### Selected text:
=== Section Start ===
This time the action shifts to 21st century Japan (but begins with the 20th century). Samurais – check. Yakuza – check. Ninjas – check. While the plot of the film or even its originality isn’t its biggest asset, the merits of this film outnumber the minuses, the prime one being its earnestness. As far as real action is concerned, there is one scene atop a bullet train that is wonderfully thrilling and fun. There are also fight scenes that involve you as a viewer. The best part is that the action doesn’t exist for the sake of it.
I was most impressed by James Mangold’s decision to make this a quieter film when he could have easily made an ‘Adamantium claws vs. Samurai blade’ slam-bam action film. Visually, the film has a terrific combination of it being dark yet not joyless. Japan is filmed in all its exotic glory like how it would exist in a comic book. Or probably something straight out of a Jidaigeki. The dark element does not come from how the film looks or how heavily gloomy the music is but by the character and his complexities. Surface level stuff, but passable.
The film begins with Logan (Hugh Jackman) saving the life of a Japanese officer, Yashida, after the bombing of Nagasaki. Yashida wishes to see him once before he passes on and offers him the gift of mortality. (A quick recap – Wolverine is probably 256 years old and is immortal). The Wolverine is indestructible. He doesn’t feel pain and can never get killed. He is a mutant with adamantium claws. This film turns it all on its head. His immortality is at risk. He is in pain through most of the film. Blind fans may not be happy seeing their favorite mutant slowly becoming powerless but I was happy that we get to see him being vulnerable and not laboriously fight through a film and bore us on the way like the Origins film did. We don’t want to see him as weak but we want to see him bounce back. It’s like a spring that goes two ways and not only one.
The film is essentially about Logan trying to move on from his past. The things that bind him. Be it his attachment to Jean Grey or the burden of his powers. There are 3 other female characters in the film. A villainess - Viper (Svetlana Khodchenkova), a love interest- Mariko (Tao Okamato) and a red-haired mutant- Yukio (Rila Fukushima) who can see the future (and thank god we don’t see her visions in weird effects-heavy flashes). It’s been a long time since we had a diabolic villainess. She may be one-dimensional but exactly the sweet poison required. Yukio is a sort of sidekick to the Wolverine and not in a bad way. There is a scene where she perfoms her duties while Logan performs an open heart surgery that is more thrilling than any thunderous climactic showdown.
=== Section End ===
### Questions to answer:
**a)** Please extract the passage of the film review from "The film is" to "thunderous climactic showdown.".
**b)** In the film review, which actress plays Yukio?

### Record set:
=== Section Start ===
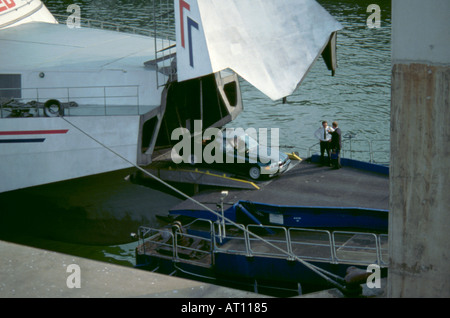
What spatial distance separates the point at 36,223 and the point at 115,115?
4807 millimetres

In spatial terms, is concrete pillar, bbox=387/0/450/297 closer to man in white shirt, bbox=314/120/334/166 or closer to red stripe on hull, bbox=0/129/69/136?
man in white shirt, bbox=314/120/334/166

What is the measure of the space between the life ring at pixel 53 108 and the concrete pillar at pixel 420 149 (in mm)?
15763

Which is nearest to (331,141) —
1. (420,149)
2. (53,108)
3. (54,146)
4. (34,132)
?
(54,146)

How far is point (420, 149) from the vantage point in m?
6.84

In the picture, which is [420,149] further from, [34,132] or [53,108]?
[53,108]

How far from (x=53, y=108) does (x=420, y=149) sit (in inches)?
647

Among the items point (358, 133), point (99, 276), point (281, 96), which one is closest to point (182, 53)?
point (281, 96)

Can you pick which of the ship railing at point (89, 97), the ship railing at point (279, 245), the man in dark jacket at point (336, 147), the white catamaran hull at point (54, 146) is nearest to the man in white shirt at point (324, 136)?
the man in dark jacket at point (336, 147)

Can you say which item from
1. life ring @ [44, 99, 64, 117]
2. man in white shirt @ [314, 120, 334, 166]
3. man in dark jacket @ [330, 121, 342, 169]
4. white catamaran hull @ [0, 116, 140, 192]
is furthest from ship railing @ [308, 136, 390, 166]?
life ring @ [44, 99, 64, 117]

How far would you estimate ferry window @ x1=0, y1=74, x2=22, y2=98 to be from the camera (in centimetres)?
2275

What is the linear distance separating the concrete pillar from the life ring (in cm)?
1576

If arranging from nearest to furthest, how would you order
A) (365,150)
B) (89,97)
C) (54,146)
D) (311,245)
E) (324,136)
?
(311,245) → (54,146) → (324,136) → (89,97) → (365,150)

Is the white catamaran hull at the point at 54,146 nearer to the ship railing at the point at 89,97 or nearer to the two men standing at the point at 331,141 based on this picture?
the ship railing at the point at 89,97

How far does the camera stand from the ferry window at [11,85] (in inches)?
896
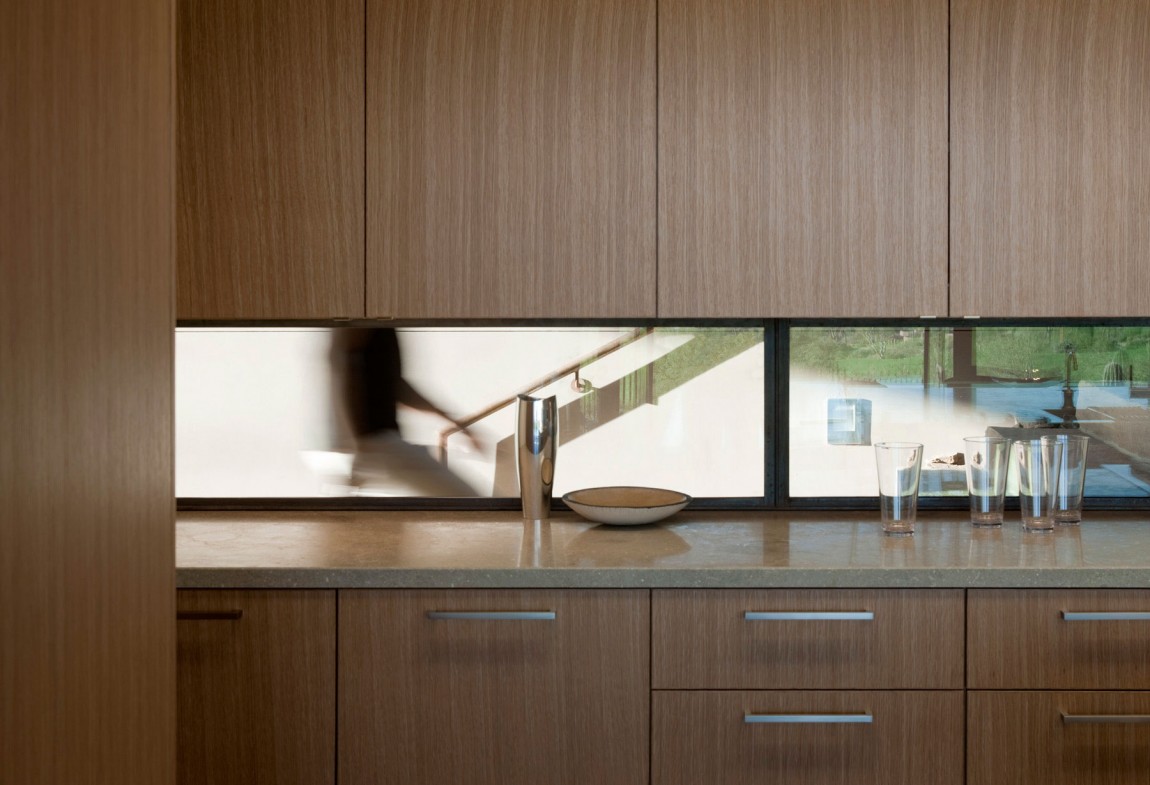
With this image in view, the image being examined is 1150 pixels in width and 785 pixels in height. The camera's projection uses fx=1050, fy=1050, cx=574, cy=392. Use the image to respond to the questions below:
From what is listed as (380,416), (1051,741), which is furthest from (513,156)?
(1051,741)

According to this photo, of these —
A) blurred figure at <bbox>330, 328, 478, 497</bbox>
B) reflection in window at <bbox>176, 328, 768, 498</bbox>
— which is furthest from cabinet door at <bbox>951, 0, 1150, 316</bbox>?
blurred figure at <bbox>330, 328, 478, 497</bbox>

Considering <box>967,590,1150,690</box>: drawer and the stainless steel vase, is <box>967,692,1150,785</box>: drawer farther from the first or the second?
the stainless steel vase

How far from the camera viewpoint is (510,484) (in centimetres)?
271

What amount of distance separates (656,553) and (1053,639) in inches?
30.5

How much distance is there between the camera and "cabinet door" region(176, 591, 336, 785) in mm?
2027

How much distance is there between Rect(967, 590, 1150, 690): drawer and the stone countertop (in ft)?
0.12

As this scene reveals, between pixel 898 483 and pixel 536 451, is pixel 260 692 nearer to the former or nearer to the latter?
pixel 536 451

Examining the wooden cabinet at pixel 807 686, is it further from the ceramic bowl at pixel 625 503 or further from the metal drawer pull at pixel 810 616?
the ceramic bowl at pixel 625 503

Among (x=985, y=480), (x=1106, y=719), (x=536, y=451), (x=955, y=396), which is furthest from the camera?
(x=955, y=396)

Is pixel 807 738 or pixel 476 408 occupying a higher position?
pixel 476 408

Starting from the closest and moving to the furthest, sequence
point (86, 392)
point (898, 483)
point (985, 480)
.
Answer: point (86, 392) → point (898, 483) → point (985, 480)

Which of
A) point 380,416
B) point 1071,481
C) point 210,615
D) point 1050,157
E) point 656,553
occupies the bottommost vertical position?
point 210,615

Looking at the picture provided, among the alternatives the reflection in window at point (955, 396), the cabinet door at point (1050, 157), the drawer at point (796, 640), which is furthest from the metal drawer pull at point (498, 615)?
the cabinet door at point (1050, 157)

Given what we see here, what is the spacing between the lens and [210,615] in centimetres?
202
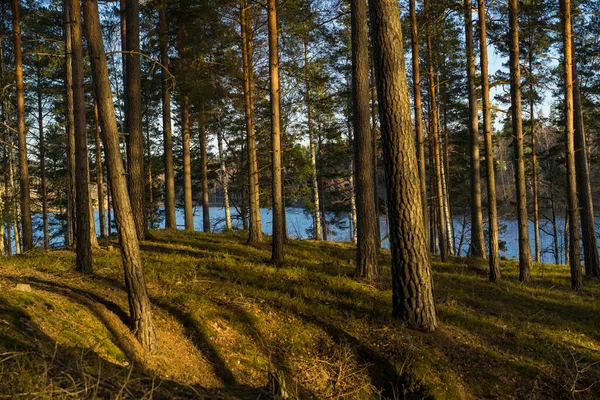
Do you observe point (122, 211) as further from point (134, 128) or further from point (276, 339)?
point (134, 128)

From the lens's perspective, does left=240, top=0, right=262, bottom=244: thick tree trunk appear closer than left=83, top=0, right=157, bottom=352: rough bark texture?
No

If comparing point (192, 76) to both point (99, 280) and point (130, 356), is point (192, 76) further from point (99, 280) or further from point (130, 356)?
Answer: point (130, 356)

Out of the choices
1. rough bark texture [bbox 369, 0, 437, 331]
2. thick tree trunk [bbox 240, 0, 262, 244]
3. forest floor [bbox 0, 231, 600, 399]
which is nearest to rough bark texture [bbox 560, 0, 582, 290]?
forest floor [bbox 0, 231, 600, 399]

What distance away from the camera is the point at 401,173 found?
254 inches

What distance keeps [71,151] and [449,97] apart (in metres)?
20.3

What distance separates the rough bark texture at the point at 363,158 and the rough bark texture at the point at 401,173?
2.48 metres

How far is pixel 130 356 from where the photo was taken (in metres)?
4.96

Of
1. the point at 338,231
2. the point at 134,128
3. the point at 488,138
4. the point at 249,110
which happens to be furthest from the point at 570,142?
the point at 338,231

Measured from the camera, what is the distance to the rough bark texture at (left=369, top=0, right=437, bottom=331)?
6.42 meters

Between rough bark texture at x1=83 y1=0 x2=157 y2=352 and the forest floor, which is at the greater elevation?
rough bark texture at x1=83 y1=0 x2=157 y2=352

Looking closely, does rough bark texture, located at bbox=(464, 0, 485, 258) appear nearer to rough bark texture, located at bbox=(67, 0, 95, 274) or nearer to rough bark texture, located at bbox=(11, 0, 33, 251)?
rough bark texture, located at bbox=(67, 0, 95, 274)

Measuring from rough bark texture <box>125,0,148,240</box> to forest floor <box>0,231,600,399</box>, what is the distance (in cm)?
315

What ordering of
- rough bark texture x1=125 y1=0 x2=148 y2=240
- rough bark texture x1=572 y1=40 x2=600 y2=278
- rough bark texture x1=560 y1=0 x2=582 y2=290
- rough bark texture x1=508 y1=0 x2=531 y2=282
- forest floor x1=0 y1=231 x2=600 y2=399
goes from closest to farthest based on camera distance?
forest floor x1=0 y1=231 x2=600 y2=399
rough bark texture x1=508 y1=0 x2=531 y2=282
rough bark texture x1=560 y1=0 x2=582 y2=290
rough bark texture x1=125 y1=0 x2=148 y2=240
rough bark texture x1=572 y1=40 x2=600 y2=278

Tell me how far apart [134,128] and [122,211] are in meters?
7.97
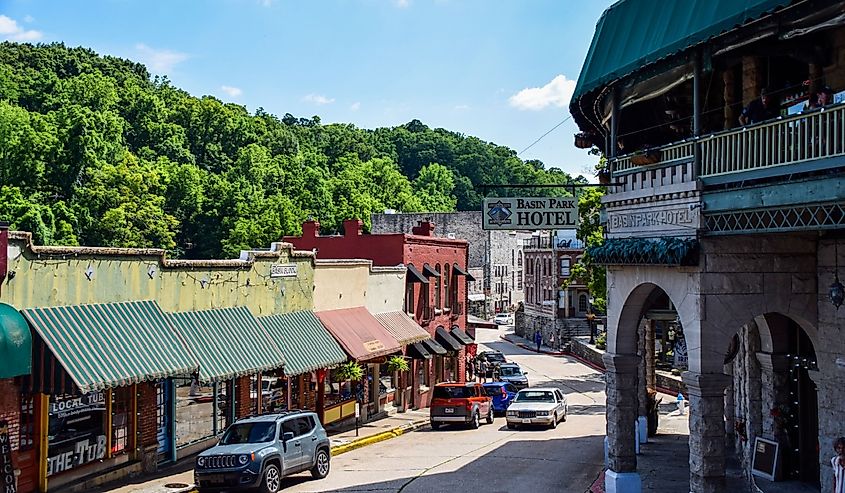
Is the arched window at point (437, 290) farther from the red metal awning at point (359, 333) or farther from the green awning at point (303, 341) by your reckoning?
the green awning at point (303, 341)

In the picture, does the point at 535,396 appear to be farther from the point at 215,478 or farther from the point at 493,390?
the point at 215,478

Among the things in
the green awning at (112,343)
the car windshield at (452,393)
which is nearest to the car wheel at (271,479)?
the green awning at (112,343)

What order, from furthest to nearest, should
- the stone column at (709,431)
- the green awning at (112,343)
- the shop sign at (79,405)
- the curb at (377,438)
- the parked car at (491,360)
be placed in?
the parked car at (491,360), the curb at (377,438), the shop sign at (79,405), the green awning at (112,343), the stone column at (709,431)

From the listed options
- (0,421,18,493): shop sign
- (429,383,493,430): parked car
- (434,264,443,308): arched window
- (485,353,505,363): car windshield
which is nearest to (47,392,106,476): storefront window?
(0,421,18,493): shop sign

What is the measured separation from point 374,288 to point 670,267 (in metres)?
21.0

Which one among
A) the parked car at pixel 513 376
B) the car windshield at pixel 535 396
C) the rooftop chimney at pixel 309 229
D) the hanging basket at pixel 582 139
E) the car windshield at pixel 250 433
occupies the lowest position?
the parked car at pixel 513 376

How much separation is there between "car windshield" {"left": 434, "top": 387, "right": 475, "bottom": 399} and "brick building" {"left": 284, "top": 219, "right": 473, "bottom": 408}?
471cm

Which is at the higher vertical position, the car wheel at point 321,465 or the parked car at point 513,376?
the car wheel at point 321,465

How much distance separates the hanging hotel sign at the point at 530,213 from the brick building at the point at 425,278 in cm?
2088

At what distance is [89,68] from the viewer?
125 m

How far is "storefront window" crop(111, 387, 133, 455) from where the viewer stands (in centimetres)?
2108

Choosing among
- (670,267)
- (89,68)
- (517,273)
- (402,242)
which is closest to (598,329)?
(517,273)

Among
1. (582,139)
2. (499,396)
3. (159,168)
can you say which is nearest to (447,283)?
(499,396)

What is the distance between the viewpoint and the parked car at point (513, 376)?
4669 cm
=== Section End ===
### Answers per task:
**a)**
The film is essentially about Logan trying to move on from his past. The things that bind him. Be it his attachment to Jean Grey or the burden of his powers. There are 3 other female characters in the film. A villainess - Viper (Svetlana Khodchenkova), a love interest- Mariko (Tao Okamato) and a red-haired mutant- Yukio (Rila Fukushima) who can see the future (and thank god we don’t see her visions in weird effects-heavy flashes). It’s been a long time since we had a diabolic villainess. She may be one-dimensional but exactly the sweet poison required. Yukio is a sort of sidekick to the Wolverine and not in a bad way. There is a scene where she perfoms her duties while Logan performs an open heart surgery that is more thrilling than any thunderous climactic showdown.

**b)** Rila Fukushima